Ed è accaduto quel che ci si aspettava. Anziani, donne e figli hanno ubbidito all’ordine di evacuazione impartito dalla polizia e hanno abbandonato la piazza. Subito dopo, secondo la polizia, dei cecchini appostati nelle case vicine hanno cominciato a sparare e sono volate bombe molotov. La risposta è stata immediata: gas lacrimogeni, avanzata dei bulldozer per demolire le barricate e spari, raffiche vere, come provano i feriti curati nell’ospedale da campo. E i cadaveri (in un primo tempo quarantacinque) contati dai giornalisti. Quest’ultimi, testimoni sgraditi e quindi spesso aggrediti, e trattenuti, non hanno avuto la vita facile. L’esercito ha lasciato fare alla polizia, non è intervenuto direttamente all’interno dei campi trincerati, ma li ha circondati con mezzi blindati per isolarli. Molti Fratelli musulmani sono riusciti a sfuggire all’accerchiamento e si sono dispersi nella città, dove fino a tarda sera hanno acceso scontri con la polizia. Hanno anche organizzato un centro di resistenza in una moschea periferica, da dove si sono alzate colonne di fumo. Al tramonto c’erano ancora scontri a Nasr City, sulla piazza Rabaa al-Adawija, attorno alla moschea con lo stesso nome.
Alla fine della giornata, il cronista conserva alcune immagini: i poliziotti che sparano ai lanciatori di pietre annidati su un tetto; i giovani feriti al torace e al collo portati a braccio in un ospedale da campo; l’ufficiale in fin di vita; i Fratelli musulmani arrestati, in ginocchio e con le mani alla nuca; le fastidiose nuvole bianche del gas lacrimogeno e quelle scure, nere dei pneumatici bruciati in mezzo alla strada. Da questa giornata di sangue l’Egitto è più diviso che mai. La spaccatura tra laici e religiosi è profonda ma zigzagante. I liberali come Baradei si dissociano dai militari che hanno scelto la repressione. E al tempo stesso i salafiti di Al Nour, il partito islamico estremista, non ha dimostrato solidarietà ai Fratelli musulmani.

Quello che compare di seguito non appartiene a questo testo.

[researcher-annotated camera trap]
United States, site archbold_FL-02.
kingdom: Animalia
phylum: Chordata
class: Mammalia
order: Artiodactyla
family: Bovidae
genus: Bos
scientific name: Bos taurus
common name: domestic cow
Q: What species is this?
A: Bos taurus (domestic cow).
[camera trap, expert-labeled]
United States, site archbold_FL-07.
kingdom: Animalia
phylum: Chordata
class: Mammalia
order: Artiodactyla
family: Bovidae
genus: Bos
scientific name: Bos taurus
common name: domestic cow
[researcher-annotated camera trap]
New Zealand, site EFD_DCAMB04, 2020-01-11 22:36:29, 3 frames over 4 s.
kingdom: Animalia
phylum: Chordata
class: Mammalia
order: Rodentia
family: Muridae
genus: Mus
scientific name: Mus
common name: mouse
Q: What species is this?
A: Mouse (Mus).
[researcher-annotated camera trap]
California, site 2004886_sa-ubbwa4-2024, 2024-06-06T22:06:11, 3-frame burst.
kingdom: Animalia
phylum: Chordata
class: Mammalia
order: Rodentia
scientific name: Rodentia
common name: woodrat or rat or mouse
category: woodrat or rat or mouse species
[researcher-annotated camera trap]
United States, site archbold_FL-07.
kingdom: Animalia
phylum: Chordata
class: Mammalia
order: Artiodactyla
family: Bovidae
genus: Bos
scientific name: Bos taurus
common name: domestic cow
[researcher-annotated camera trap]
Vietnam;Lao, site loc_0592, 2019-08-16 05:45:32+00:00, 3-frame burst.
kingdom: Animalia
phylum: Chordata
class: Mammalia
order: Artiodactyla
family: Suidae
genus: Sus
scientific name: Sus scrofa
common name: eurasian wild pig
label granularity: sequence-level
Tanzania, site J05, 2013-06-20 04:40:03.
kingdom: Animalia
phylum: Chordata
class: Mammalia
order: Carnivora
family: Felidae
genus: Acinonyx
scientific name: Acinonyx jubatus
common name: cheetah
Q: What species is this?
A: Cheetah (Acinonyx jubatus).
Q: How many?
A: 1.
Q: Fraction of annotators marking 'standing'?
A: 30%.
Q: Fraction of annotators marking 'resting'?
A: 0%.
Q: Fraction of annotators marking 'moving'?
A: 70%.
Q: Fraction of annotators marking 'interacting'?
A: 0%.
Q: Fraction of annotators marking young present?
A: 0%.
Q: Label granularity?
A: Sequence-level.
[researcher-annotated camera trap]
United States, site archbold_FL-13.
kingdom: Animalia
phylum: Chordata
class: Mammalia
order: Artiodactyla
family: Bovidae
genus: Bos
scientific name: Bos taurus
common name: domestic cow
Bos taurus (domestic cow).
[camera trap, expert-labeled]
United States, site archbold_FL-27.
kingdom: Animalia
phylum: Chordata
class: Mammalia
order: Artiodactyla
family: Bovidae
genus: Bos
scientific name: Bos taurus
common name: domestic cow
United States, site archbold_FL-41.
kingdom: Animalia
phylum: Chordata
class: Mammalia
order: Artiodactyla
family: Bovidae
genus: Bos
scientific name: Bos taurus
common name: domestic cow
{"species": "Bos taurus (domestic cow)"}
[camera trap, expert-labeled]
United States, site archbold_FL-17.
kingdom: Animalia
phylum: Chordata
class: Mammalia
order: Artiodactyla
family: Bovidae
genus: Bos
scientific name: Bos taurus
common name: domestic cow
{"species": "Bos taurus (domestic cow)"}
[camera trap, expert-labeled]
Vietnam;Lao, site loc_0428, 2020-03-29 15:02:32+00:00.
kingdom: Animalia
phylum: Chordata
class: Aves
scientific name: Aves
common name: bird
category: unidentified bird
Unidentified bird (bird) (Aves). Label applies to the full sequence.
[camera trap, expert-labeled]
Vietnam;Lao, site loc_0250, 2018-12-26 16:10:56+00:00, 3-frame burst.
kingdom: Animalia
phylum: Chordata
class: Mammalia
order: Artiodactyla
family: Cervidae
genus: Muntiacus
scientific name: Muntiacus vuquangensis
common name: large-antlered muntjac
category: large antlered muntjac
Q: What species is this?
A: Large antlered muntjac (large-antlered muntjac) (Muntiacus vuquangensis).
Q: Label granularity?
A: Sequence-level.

Al tempo stesso si
sono moltiplicate le aggressioni alla chiese cristiane copte nell’Alto Egitto. Mentre nel Sinai gruppi, che si ritiene siano affiliati o si ispirino ad Al Qaeda, aggrediscono i militari. Il generale Sisi ha come obiettivo, stando al mio occasionale e già citato compagno egiziano, di mettere fine alla “ sanguinosa ricreazione” provocata dalla primavera araba. Per questo lui, come non pochi altri egiziani, ama il “nuovo Nasser” apparso sulle sponde del Nilo.